*Excerto do texto*:
──────────
Salazar encontra em Belém um local excelente para a expressão da política do Estado Novo, a diversos níveis. Temos os bairros construídos de uma assentada, a mesma casa replicada vezes sem conta, num esforço que há que reconhecer meritório por providenciar um tecto decente a tantos que o não tinham. Mas, atenção: as classes não são para se misturarem. Por isso há o bairro operário do Caramão da Ajuda ou o que existe por trás da Rua dos Jerónimos, bem afastado do bairro dos quadros que se desenvolve entre a Avenida da Torre de Belém até ao IAEM. Literalmente por cima destes bairros há “as vivendas”, ou seja, toda a zona de Belém edificada com habitações de luxo, muitas das quais hoje utilizadas por Embaixadas ou até por empresas. Originalmente, contudo, “as vivendas” pertenceram à classe mais próxima do poder político, aquela que, directa ou indirectamente, criou, desenvolveu e usufruiu do Estado Novo. Esta é, se quisermos, a Belém privada, a Belém das famílias, a Belém das pessoas que vem a constituir um certo microcosmo. Gostaria de ver esta época estudada por alguém mais sabedor do que eu. Cito apenas um facto indiciador da existência desse microcosmos: é que foi das “vivendas” que ressurgiu o topónimo “restelo”. A partir dali, quem dissesse viver no Restelo (finalmente capitalizando o nome) fazia imediatamente saber que era pessoa de categoria, pois viver no Restelo não era viver em Belém, embora já naquele momento a Paróquia e a freguesia de Santa Maria de Belém fossem comuns às diversas áreas.
Mas a marca mais profunda do Estado Novo em Belém reside na vertente pública. Mussolini construiu em Roma a E.U.R., a Exposição Universal de Roma. Nunca abriu ao público porque estava planeada para 1940. Sagazmente aproveitando a ausência de paz na Europa para dar ao seu Estado Novo uma imagem internacional, e sobretudo para efectuar uma demonstração interna do seu êxito, Salazar faz organizar a Exposição do Mundo Português, em Belém. Restam-nos legados importantes: a Praça do Império; o Padrão dos Descobrimentos, que embora edificado em 1960 seguiu a traça do monumento que fora erguido em 1940, em materiais perecíveis; as duas marinas; o arranjo em torno da Torre de Belém, em particular o relvado onde tantas vezes jogámos à bola.
──────────
*Dados fornecidos*:
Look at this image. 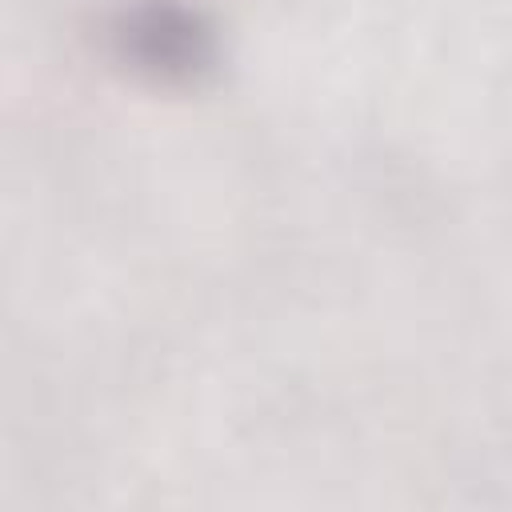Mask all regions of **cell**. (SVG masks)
<instances>
[{
  "label": "cell",
  "mask_w": 512,
  "mask_h": 512,
  "mask_svg": "<svg viewBox=\"0 0 512 512\" xmlns=\"http://www.w3.org/2000/svg\"><path fill=\"white\" fill-rule=\"evenodd\" d=\"M108 40L120 64L172 88H196L220 64V36L212 20L180 0L124 4L108 20Z\"/></svg>",
  "instance_id": "6da1fadb"
}]
</instances>
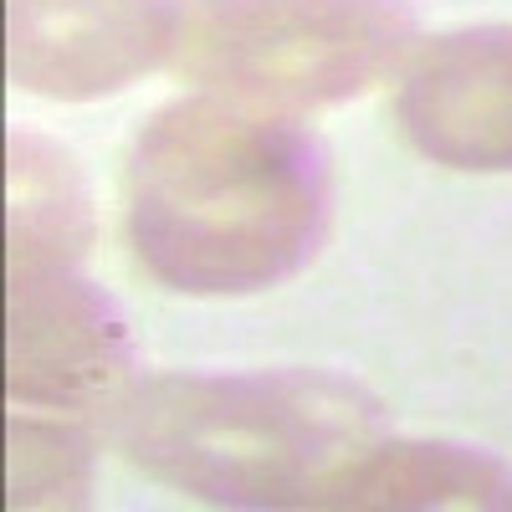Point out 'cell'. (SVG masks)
Segmentation results:
<instances>
[{"instance_id":"cell-3","label":"cell","mask_w":512,"mask_h":512,"mask_svg":"<svg viewBox=\"0 0 512 512\" xmlns=\"http://www.w3.org/2000/svg\"><path fill=\"white\" fill-rule=\"evenodd\" d=\"M405 41L400 0H200L169 62L216 98L282 113L364 93Z\"/></svg>"},{"instance_id":"cell-5","label":"cell","mask_w":512,"mask_h":512,"mask_svg":"<svg viewBox=\"0 0 512 512\" xmlns=\"http://www.w3.org/2000/svg\"><path fill=\"white\" fill-rule=\"evenodd\" d=\"M123 364L108 303L77 262H11L6 277V390L16 405L72 410L98 400Z\"/></svg>"},{"instance_id":"cell-2","label":"cell","mask_w":512,"mask_h":512,"mask_svg":"<svg viewBox=\"0 0 512 512\" xmlns=\"http://www.w3.org/2000/svg\"><path fill=\"white\" fill-rule=\"evenodd\" d=\"M144 477L216 507H318L379 441V405L333 374H149L113 400Z\"/></svg>"},{"instance_id":"cell-4","label":"cell","mask_w":512,"mask_h":512,"mask_svg":"<svg viewBox=\"0 0 512 512\" xmlns=\"http://www.w3.org/2000/svg\"><path fill=\"white\" fill-rule=\"evenodd\" d=\"M175 0H6V72L21 93L82 103L175 52Z\"/></svg>"},{"instance_id":"cell-6","label":"cell","mask_w":512,"mask_h":512,"mask_svg":"<svg viewBox=\"0 0 512 512\" xmlns=\"http://www.w3.org/2000/svg\"><path fill=\"white\" fill-rule=\"evenodd\" d=\"M405 139L451 169H512V26L451 31L420 47L395 98Z\"/></svg>"},{"instance_id":"cell-7","label":"cell","mask_w":512,"mask_h":512,"mask_svg":"<svg viewBox=\"0 0 512 512\" xmlns=\"http://www.w3.org/2000/svg\"><path fill=\"white\" fill-rule=\"evenodd\" d=\"M318 507L333 512H507L512 472L477 451L446 441H374L359 461H349L323 492Z\"/></svg>"},{"instance_id":"cell-1","label":"cell","mask_w":512,"mask_h":512,"mask_svg":"<svg viewBox=\"0 0 512 512\" xmlns=\"http://www.w3.org/2000/svg\"><path fill=\"white\" fill-rule=\"evenodd\" d=\"M323 169L267 108L190 98L154 113L123 164V236L139 267L190 297L262 292L313 256Z\"/></svg>"},{"instance_id":"cell-8","label":"cell","mask_w":512,"mask_h":512,"mask_svg":"<svg viewBox=\"0 0 512 512\" xmlns=\"http://www.w3.org/2000/svg\"><path fill=\"white\" fill-rule=\"evenodd\" d=\"M11 262H77L93 236L77 169L41 139H11Z\"/></svg>"},{"instance_id":"cell-9","label":"cell","mask_w":512,"mask_h":512,"mask_svg":"<svg viewBox=\"0 0 512 512\" xmlns=\"http://www.w3.org/2000/svg\"><path fill=\"white\" fill-rule=\"evenodd\" d=\"M88 446L52 420L11 415L6 425V502L21 512L36 507H82L88 502Z\"/></svg>"}]
</instances>
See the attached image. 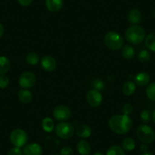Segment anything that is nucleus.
<instances>
[{
	"mask_svg": "<svg viewBox=\"0 0 155 155\" xmlns=\"http://www.w3.org/2000/svg\"><path fill=\"white\" fill-rule=\"evenodd\" d=\"M109 126L115 133L123 135L132 129V121L130 117L126 115H115L109 120Z\"/></svg>",
	"mask_w": 155,
	"mask_h": 155,
	"instance_id": "f257e3e1",
	"label": "nucleus"
},
{
	"mask_svg": "<svg viewBox=\"0 0 155 155\" xmlns=\"http://www.w3.org/2000/svg\"><path fill=\"white\" fill-rule=\"evenodd\" d=\"M126 39L132 44H138L144 41L145 37V31L139 25H132L129 27L126 31Z\"/></svg>",
	"mask_w": 155,
	"mask_h": 155,
	"instance_id": "f03ea898",
	"label": "nucleus"
},
{
	"mask_svg": "<svg viewBox=\"0 0 155 155\" xmlns=\"http://www.w3.org/2000/svg\"><path fill=\"white\" fill-rule=\"evenodd\" d=\"M106 46L110 50H118L122 48L123 45V39L118 33L115 31H110L104 37Z\"/></svg>",
	"mask_w": 155,
	"mask_h": 155,
	"instance_id": "7ed1b4c3",
	"label": "nucleus"
},
{
	"mask_svg": "<svg viewBox=\"0 0 155 155\" xmlns=\"http://www.w3.org/2000/svg\"><path fill=\"white\" fill-rule=\"evenodd\" d=\"M137 138L144 144H150L155 139L154 131L147 125H141L136 129Z\"/></svg>",
	"mask_w": 155,
	"mask_h": 155,
	"instance_id": "20e7f679",
	"label": "nucleus"
},
{
	"mask_svg": "<svg viewBox=\"0 0 155 155\" xmlns=\"http://www.w3.org/2000/svg\"><path fill=\"white\" fill-rule=\"evenodd\" d=\"M10 141L15 147H21L28 141V134L23 129H15L10 134Z\"/></svg>",
	"mask_w": 155,
	"mask_h": 155,
	"instance_id": "39448f33",
	"label": "nucleus"
},
{
	"mask_svg": "<svg viewBox=\"0 0 155 155\" xmlns=\"http://www.w3.org/2000/svg\"><path fill=\"white\" fill-rule=\"evenodd\" d=\"M74 132V127L68 123H59L56 127V133L58 136L62 139H68L73 135Z\"/></svg>",
	"mask_w": 155,
	"mask_h": 155,
	"instance_id": "423d86ee",
	"label": "nucleus"
},
{
	"mask_svg": "<svg viewBox=\"0 0 155 155\" xmlns=\"http://www.w3.org/2000/svg\"><path fill=\"white\" fill-rule=\"evenodd\" d=\"M18 83L23 89L32 87L36 83V75L31 71H25L19 77Z\"/></svg>",
	"mask_w": 155,
	"mask_h": 155,
	"instance_id": "0eeeda50",
	"label": "nucleus"
},
{
	"mask_svg": "<svg viewBox=\"0 0 155 155\" xmlns=\"http://www.w3.org/2000/svg\"><path fill=\"white\" fill-rule=\"evenodd\" d=\"M53 117L56 120L60 122L68 120L71 117V112L68 107L64 105H59L55 107L53 110Z\"/></svg>",
	"mask_w": 155,
	"mask_h": 155,
	"instance_id": "6e6552de",
	"label": "nucleus"
},
{
	"mask_svg": "<svg viewBox=\"0 0 155 155\" xmlns=\"http://www.w3.org/2000/svg\"><path fill=\"white\" fill-rule=\"evenodd\" d=\"M103 97L101 92L96 89L90 90L87 94V101L90 106L93 107H97L101 104Z\"/></svg>",
	"mask_w": 155,
	"mask_h": 155,
	"instance_id": "1a4fd4ad",
	"label": "nucleus"
},
{
	"mask_svg": "<svg viewBox=\"0 0 155 155\" xmlns=\"http://www.w3.org/2000/svg\"><path fill=\"white\" fill-rule=\"evenodd\" d=\"M41 66L46 71L50 72L56 68V62L52 56H44L41 59Z\"/></svg>",
	"mask_w": 155,
	"mask_h": 155,
	"instance_id": "9d476101",
	"label": "nucleus"
},
{
	"mask_svg": "<svg viewBox=\"0 0 155 155\" xmlns=\"http://www.w3.org/2000/svg\"><path fill=\"white\" fill-rule=\"evenodd\" d=\"M23 152L25 155H41L43 153V149L40 144L37 143H31L24 148Z\"/></svg>",
	"mask_w": 155,
	"mask_h": 155,
	"instance_id": "9b49d317",
	"label": "nucleus"
},
{
	"mask_svg": "<svg viewBox=\"0 0 155 155\" xmlns=\"http://www.w3.org/2000/svg\"><path fill=\"white\" fill-rule=\"evenodd\" d=\"M46 7L51 12H56L62 8L63 0H45Z\"/></svg>",
	"mask_w": 155,
	"mask_h": 155,
	"instance_id": "f8f14e48",
	"label": "nucleus"
},
{
	"mask_svg": "<svg viewBox=\"0 0 155 155\" xmlns=\"http://www.w3.org/2000/svg\"><path fill=\"white\" fill-rule=\"evenodd\" d=\"M75 133L80 138H87L91 135V129L87 125H80V126H77V128H76Z\"/></svg>",
	"mask_w": 155,
	"mask_h": 155,
	"instance_id": "ddd939ff",
	"label": "nucleus"
},
{
	"mask_svg": "<svg viewBox=\"0 0 155 155\" xmlns=\"http://www.w3.org/2000/svg\"><path fill=\"white\" fill-rule=\"evenodd\" d=\"M128 19L130 23L133 24V25H138L141 21V12L136 8L132 9L128 15Z\"/></svg>",
	"mask_w": 155,
	"mask_h": 155,
	"instance_id": "4468645a",
	"label": "nucleus"
},
{
	"mask_svg": "<svg viewBox=\"0 0 155 155\" xmlns=\"http://www.w3.org/2000/svg\"><path fill=\"white\" fill-rule=\"evenodd\" d=\"M77 150L81 155H88L91 152V145L85 140H81L77 144Z\"/></svg>",
	"mask_w": 155,
	"mask_h": 155,
	"instance_id": "2eb2a0df",
	"label": "nucleus"
},
{
	"mask_svg": "<svg viewBox=\"0 0 155 155\" xmlns=\"http://www.w3.org/2000/svg\"><path fill=\"white\" fill-rule=\"evenodd\" d=\"M135 81L138 86H145L150 81V76L146 72H140L136 74Z\"/></svg>",
	"mask_w": 155,
	"mask_h": 155,
	"instance_id": "dca6fc26",
	"label": "nucleus"
},
{
	"mask_svg": "<svg viewBox=\"0 0 155 155\" xmlns=\"http://www.w3.org/2000/svg\"><path fill=\"white\" fill-rule=\"evenodd\" d=\"M11 67L9 59L5 56H0V74H5Z\"/></svg>",
	"mask_w": 155,
	"mask_h": 155,
	"instance_id": "f3484780",
	"label": "nucleus"
},
{
	"mask_svg": "<svg viewBox=\"0 0 155 155\" xmlns=\"http://www.w3.org/2000/svg\"><path fill=\"white\" fill-rule=\"evenodd\" d=\"M32 94L27 89H21L18 91V98L24 104H28L32 100Z\"/></svg>",
	"mask_w": 155,
	"mask_h": 155,
	"instance_id": "a211bd4d",
	"label": "nucleus"
},
{
	"mask_svg": "<svg viewBox=\"0 0 155 155\" xmlns=\"http://www.w3.org/2000/svg\"><path fill=\"white\" fill-rule=\"evenodd\" d=\"M122 55L126 59L130 60L135 56V50L130 45H126L122 48Z\"/></svg>",
	"mask_w": 155,
	"mask_h": 155,
	"instance_id": "6ab92c4d",
	"label": "nucleus"
},
{
	"mask_svg": "<svg viewBox=\"0 0 155 155\" xmlns=\"http://www.w3.org/2000/svg\"><path fill=\"white\" fill-rule=\"evenodd\" d=\"M135 84L132 81H126L123 86V92L126 96H130L135 91Z\"/></svg>",
	"mask_w": 155,
	"mask_h": 155,
	"instance_id": "aec40b11",
	"label": "nucleus"
},
{
	"mask_svg": "<svg viewBox=\"0 0 155 155\" xmlns=\"http://www.w3.org/2000/svg\"><path fill=\"white\" fill-rule=\"evenodd\" d=\"M42 128L45 132H51L54 129V122L50 117H46L42 120Z\"/></svg>",
	"mask_w": 155,
	"mask_h": 155,
	"instance_id": "412c9836",
	"label": "nucleus"
},
{
	"mask_svg": "<svg viewBox=\"0 0 155 155\" xmlns=\"http://www.w3.org/2000/svg\"><path fill=\"white\" fill-rule=\"evenodd\" d=\"M123 149L127 151H131L134 150L135 147V140L131 138H126L122 142Z\"/></svg>",
	"mask_w": 155,
	"mask_h": 155,
	"instance_id": "4be33fe9",
	"label": "nucleus"
},
{
	"mask_svg": "<svg viewBox=\"0 0 155 155\" xmlns=\"http://www.w3.org/2000/svg\"><path fill=\"white\" fill-rule=\"evenodd\" d=\"M145 45L147 49L155 52V32L147 36L145 39Z\"/></svg>",
	"mask_w": 155,
	"mask_h": 155,
	"instance_id": "5701e85b",
	"label": "nucleus"
},
{
	"mask_svg": "<svg viewBox=\"0 0 155 155\" xmlns=\"http://www.w3.org/2000/svg\"><path fill=\"white\" fill-rule=\"evenodd\" d=\"M107 155H126L124 150L118 145L111 146L107 150Z\"/></svg>",
	"mask_w": 155,
	"mask_h": 155,
	"instance_id": "b1692460",
	"label": "nucleus"
},
{
	"mask_svg": "<svg viewBox=\"0 0 155 155\" xmlns=\"http://www.w3.org/2000/svg\"><path fill=\"white\" fill-rule=\"evenodd\" d=\"M146 95L149 100L155 102V82H152L147 85L146 88Z\"/></svg>",
	"mask_w": 155,
	"mask_h": 155,
	"instance_id": "393cba45",
	"label": "nucleus"
},
{
	"mask_svg": "<svg viewBox=\"0 0 155 155\" xmlns=\"http://www.w3.org/2000/svg\"><path fill=\"white\" fill-rule=\"evenodd\" d=\"M40 60V57L36 53H29L26 56V62L29 65H37Z\"/></svg>",
	"mask_w": 155,
	"mask_h": 155,
	"instance_id": "a878e982",
	"label": "nucleus"
},
{
	"mask_svg": "<svg viewBox=\"0 0 155 155\" xmlns=\"http://www.w3.org/2000/svg\"><path fill=\"white\" fill-rule=\"evenodd\" d=\"M138 60L143 63H146L148 62L150 59V54L147 50H141L139 53H138Z\"/></svg>",
	"mask_w": 155,
	"mask_h": 155,
	"instance_id": "bb28decb",
	"label": "nucleus"
},
{
	"mask_svg": "<svg viewBox=\"0 0 155 155\" xmlns=\"http://www.w3.org/2000/svg\"><path fill=\"white\" fill-rule=\"evenodd\" d=\"M140 118H141V121H142L143 123H149L152 118V114L151 113H150V110H144L141 111V114H140Z\"/></svg>",
	"mask_w": 155,
	"mask_h": 155,
	"instance_id": "cd10ccee",
	"label": "nucleus"
},
{
	"mask_svg": "<svg viewBox=\"0 0 155 155\" xmlns=\"http://www.w3.org/2000/svg\"><path fill=\"white\" fill-rule=\"evenodd\" d=\"M9 79L5 74H0V88H5L8 86Z\"/></svg>",
	"mask_w": 155,
	"mask_h": 155,
	"instance_id": "c85d7f7f",
	"label": "nucleus"
},
{
	"mask_svg": "<svg viewBox=\"0 0 155 155\" xmlns=\"http://www.w3.org/2000/svg\"><path fill=\"white\" fill-rule=\"evenodd\" d=\"M132 111H133V107L130 104H125L122 108V112H123V114L126 115V116H129V114H131Z\"/></svg>",
	"mask_w": 155,
	"mask_h": 155,
	"instance_id": "c756f323",
	"label": "nucleus"
},
{
	"mask_svg": "<svg viewBox=\"0 0 155 155\" xmlns=\"http://www.w3.org/2000/svg\"><path fill=\"white\" fill-rule=\"evenodd\" d=\"M8 155H23V153H22L20 147H15L8 150Z\"/></svg>",
	"mask_w": 155,
	"mask_h": 155,
	"instance_id": "7c9ffc66",
	"label": "nucleus"
},
{
	"mask_svg": "<svg viewBox=\"0 0 155 155\" xmlns=\"http://www.w3.org/2000/svg\"><path fill=\"white\" fill-rule=\"evenodd\" d=\"M73 154V150L68 146L64 147L62 148L60 151V155H72Z\"/></svg>",
	"mask_w": 155,
	"mask_h": 155,
	"instance_id": "2f4dec72",
	"label": "nucleus"
},
{
	"mask_svg": "<svg viewBox=\"0 0 155 155\" xmlns=\"http://www.w3.org/2000/svg\"><path fill=\"white\" fill-rule=\"evenodd\" d=\"M93 85L94 86V87H95L94 89L99 91H100L102 90V89L104 88V82H103V81H100V80H96V81H94V83Z\"/></svg>",
	"mask_w": 155,
	"mask_h": 155,
	"instance_id": "473e14b6",
	"label": "nucleus"
},
{
	"mask_svg": "<svg viewBox=\"0 0 155 155\" xmlns=\"http://www.w3.org/2000/svg\"><path fill=\"white\" fill-rule=\"evenodd\" d=\"M18 2L22 6H28L32 3L33 0H18Z\"/></svg>",
	"mask_w": 155,
	"mask_h": 155,
	"instance_id": "72a5a7b5",
	"label": "nucleus"
},
{
	"mask_svg": "<svg viewBox=\"0 0 155 155\" xmlns=\"http://www.w3.org/2000/svg\"><path fill=\"white\" fill-rule=\"evenodd\" d=\"M140 149H141V151L146 152L147 150V149H148V147H147L146 144H142V145L141 146V147H140Z\"/></svg>",
	"mask_w": 155,
	"mask_h": 155,
	"instance_id": "f704fd0d",
	"label": "nucleus"
},
{
	"mask_svg": "<svg viewBox=\"0 0 155 155\" xmlns=\"http://www.w3.org/2000/svg\"><path fill=\"white\" fill-rule=\"evenodd\" d=\"M4 34V27L2 24L0 23V38L2 37Z\"/></svg>",
	"mask_w": 155,
	"mask_h": 155,
	"instance_id": "c9c22d12",
	"label": "nucleus"
},
{
	"mask_svg": "<svg viewBox=\"0 0 155 155\" xmlns=\"http://www.w3.org/2000/svg\"><path fill=\"white\" fill-rule=\"evenodd\" d=\"M152 119H153V121L155 124V110H153V113H152Z\"/></svg>",
	"mask_w": 155,
	"mask_h": 155,
	"instance_id": "e433bc0d",
	"label": "nucleus"
},
{
	"mask_svg": "<svg viewBox=\"0 0 155 155\" xmlns=\"http://www.w3.org/2000/svg\"><path fill=\"white\" fill-rule=\"evenodd\" d=\"M141 155H153V153H151L150 152H144V153H142Z\"/></svg>",
	"mask_w": 155,
	"mask_h": 155,
	"instance_id": "4c0bfd02",
	"label": "nucleus"
},
{
	"mask_svg": "<svg viewBox=\"0 0 155 155\" xmlns=\"http://www.w3.org/2000/svg\"><path fill=\"white\" fill-rule=\"evenodd\" d=\"M94 155H103V154L101 153V152H96V153H94Z\"/></svg>",
	"mask_w": 155,
	"mask_h": 155,
	"instance_id": "58836bf2",
	"label": "nucleus"
},
{
	"mask_svg": "<svg viewBox=\"0 0 155 155\" xmlns=\"http://www.w3.org/2000/svg\"><path fill=\"white\" fill-rule=\"evenodd\" d=\"M53 155H58V154H53Z\"/></svg>",
	"mask_w": 155,
	"mask_h": 155,
	"instance_id": "ea45409f",
	"label": "nucleus"
}]
</instances>
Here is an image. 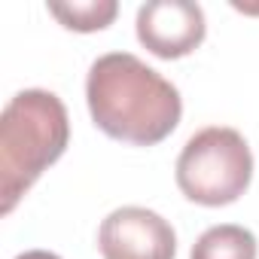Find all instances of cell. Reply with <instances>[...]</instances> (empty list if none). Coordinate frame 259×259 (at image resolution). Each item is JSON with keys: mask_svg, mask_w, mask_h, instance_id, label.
<instances>
[{"mask_svg": "<svg viewBox=\"0 0 259 259\" xmlns=\"http://www.w3.org/2000/svg\"><path fill=\"white\" fill-rule=\"evenodd\" d=\"M85 101L107 138L135 147L162 144L183 116L177 85L132 52H107L89 67Z\"/></svg>", "mask_w": 259, "mask_h": 259, "instance_id": "6da1fadb", "label": "cell"}, {"mask_svg": "<svg viewBox=\"0 0 259 259\" xmlns=\"http://www.w3.org/2000/svg\"><path fill=\"white\" fill-rule=\"evenodd\" d=\"M98 250L104 259H174L177 235L156 210L128 204L101 223Z\"/></svg>", "mask_w": 259, "mask_h": 259, "instance_id": "277c9868", "label": "cell"}, {"mask_svg": "<svg viewBox=\"0 0 259 259\" xmlns=\"http://www.w3.org/2000/svg\"><path fill=\"white\" fill-rule=\"evenodd\" d=\"M49 13L67 28V31H79V34H89V31H101L107 28L119 7L116 0H73V4H49Z\"/></svg>", "mask_w": 259, "mask_h": 259, "instance_id": "52a82bcc", "label": "cell"}, {"mask_svg": "<svg viewBox=\"0 0 259 259\" xmlns=\"http://www.w3.org/2000/svg\"><path fill=\"white\" fill-rule=\"evenodd\" d=\"M16 259H61V256H55V253H49V250H25V253H19Z\"/></svg>", "mask_w": 259, "mask_h": 259, "instance_id": "ba28073f", "label": "cell"}, {"mask_svg": "<svg viewBox=\"0 0 259 259\" xmlns=\"http://www.w3.org/2000/svg\"><path fill=\"white\" fill-rule=\"evenodd\" d=\"M70 141V119L58 95L19 92L0 116V213H13L34 180L55 165Z\"/></svg>", "mask_w": 259, "mask_h": 259, "instance_id": "7a4b0ae2", "label": "cell"}, {"mask_svg": "<svg viewBox=\"0 0 259 259\" xmlns=\"http://www.w3.org/2000/svg\"><path fill=\"white\" fill-rule=\"evenodd\" d=\"M256 256H259L256 235L235 223L210 226L192 244V253H189V259H256Z\"/></svg>", "mask_w": 259, "mask_h": 259, "instance_id": "8992f818", "label": "cell"}, {"mask_svg": "<svg viewBox=\"0 0 259 259\" xmlns=\"http://www.w3.org/2000/svg\"><path fill=\"white\" fill-rule=\"evenodd\" d=\"M204 10L192 0H150L138 10V40L156 58H183L204 40Z\"/></svg>", "mask_w": 259, "mask_h": 259, "instance_id": "5b68a950", "label": "cell"}, {"mask_svg": "<svg viewBox=\"0 0 259 259\" xmlns=\"http://www.w3.org/2000/svg\"><path fill=\"white\" fill-rule=\"evenodd\" d=\"M253 177V153L241 132L210 125L192 135L177 159L180 192L204 207L238 201Z\"/></svg>", "mask_w": 259, "mask_h": 259, "instance_id": "3957f363", "label": "cell"}]
</instances>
──────────
*O que fazer*:
1 - Copie do texto sobre Belém no Estado Novo a passagem que abre com as palavras "Mas a marca" e fecha com "jogámos à bola.".
2 - Diga se cada afirmação concorda com o texto sobre Belém no Estado Novo. Responda sim ou não e cite as palavras do texto que o decidem.
(a) A Exposição Universal de Roma abriu ao público em 1940.
(b) O Padrão dos Descobrimentos foi edificado em 1960.
(c) Muitas das "vivendas" são hoje utilizadas por Embaixadas ou por empresas.
3 - Segundo o texto sobre Belém no Estado Novo, que topónimo ressurgiu a partir das "vivendas"?

*Respostas*:
1 -
Mas a marca mais profunda do Estado Novo em Belém reside na vertente pública. Mussolini construiu em Roma a E.U.R., a Exposição Universal de Roma. Nunca abriu ao público porque estava planeada para 1940. Sagazmente aproveitando a ausência de paz na Europa para dar ao seu Estado Novo uma imagem internacional, e sobretudo para efectuar uma demonstração interna do seu êxito, Salazar faz organizar a Exposição do Mundo Português, em Belém. Restam-nos legados importantes: a Praça do Império; o Padrão dos Descobrimentos, que embora edificado em 1960 seguiu a traça do monumento que fora erguido em 1940, em materiais perecíveis; as duas marinas; o arranjo em torno da Torre de Belém, em particular o relvado onde tantas vezes jogámos à bola.

2 -
(a) Não: "Nunca abriu ao público porque estava planeada para 1940."
(b) Sim: "embora edificado em 1960 seguiu a traça do monumento que fora erguido em 1940"
(c) Sim: "muitas das quais hoje utilizadas por Embaixadas ou até por empresas"

3 - O topónimo “restelo”.